* **GIVEN DATA**:
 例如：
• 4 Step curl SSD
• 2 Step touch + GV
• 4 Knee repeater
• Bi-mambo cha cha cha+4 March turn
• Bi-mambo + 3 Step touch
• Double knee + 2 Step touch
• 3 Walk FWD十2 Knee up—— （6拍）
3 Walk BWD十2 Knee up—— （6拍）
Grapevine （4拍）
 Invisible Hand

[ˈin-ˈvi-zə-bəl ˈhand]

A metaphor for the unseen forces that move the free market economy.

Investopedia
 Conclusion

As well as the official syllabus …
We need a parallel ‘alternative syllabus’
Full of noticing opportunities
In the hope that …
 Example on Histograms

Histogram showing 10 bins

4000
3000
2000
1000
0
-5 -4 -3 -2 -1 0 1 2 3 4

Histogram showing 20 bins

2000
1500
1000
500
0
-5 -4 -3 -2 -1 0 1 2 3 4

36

* **WORK TO COMPLETE**: Which lines in the listing hold the word "Step"? Copy them out.

* **RESPONSE BOX**:
• 4 Step curl SSD
• 2 Step touch + GV
• Bi-mambo + 3 Step touch
• Double knee + 2 Step touch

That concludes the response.